Saved entries:

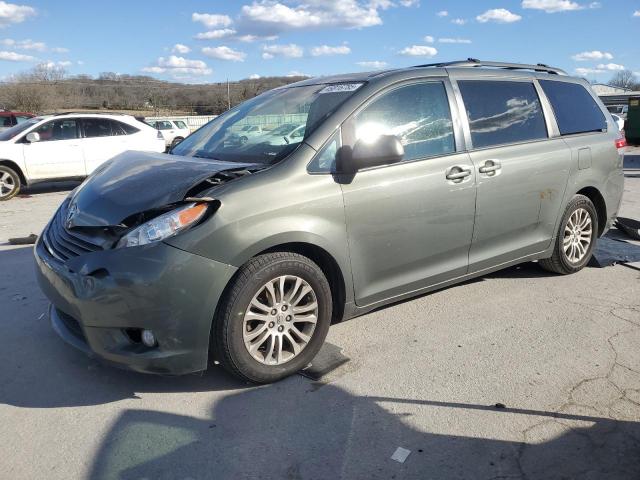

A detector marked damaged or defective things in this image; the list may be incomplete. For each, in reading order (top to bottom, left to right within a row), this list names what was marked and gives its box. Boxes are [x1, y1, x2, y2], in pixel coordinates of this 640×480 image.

broken headlight [114, 202, 206, 249]
crumpled hood [69, 150, 258, 227]
damaged front bumper [33, 232, 238, 376]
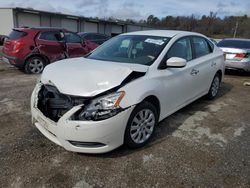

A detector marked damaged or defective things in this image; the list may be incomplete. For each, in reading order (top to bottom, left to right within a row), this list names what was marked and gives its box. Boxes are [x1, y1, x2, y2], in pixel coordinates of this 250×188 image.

front bumper damage [31, 83, 135, 153]
crumpled hood [40, 57, 147, 96]
broken headlight [73, 92, 125, 121]
exposed headlight assembly [73, 92, 125, 121]
damaged white car [30, 30, 225, 153]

# Instructions to follow
Which lines run from the one holding "this 250×188 image." through the end of the data? Write them out exactly, ends included, and add nothing.

# Solution to the problem
A detector marked damaged or defective things in this image; the list may be incomplete. For each, in reading order (top to bottom, left to right within a row), this list names what was marked and gives its box. Boxes are [x1, y1, x2, y2], in pixel coordinates of this 250×188 image.

front bumper damage [31, 83, 135, 153]
crumpled hood [40, 57, 147, 96]
broken headlight [73, 92, 125, 121]
exposed headlight assembly [73, 92, 125, 121]
damaged white car [30, 30, 225, 153]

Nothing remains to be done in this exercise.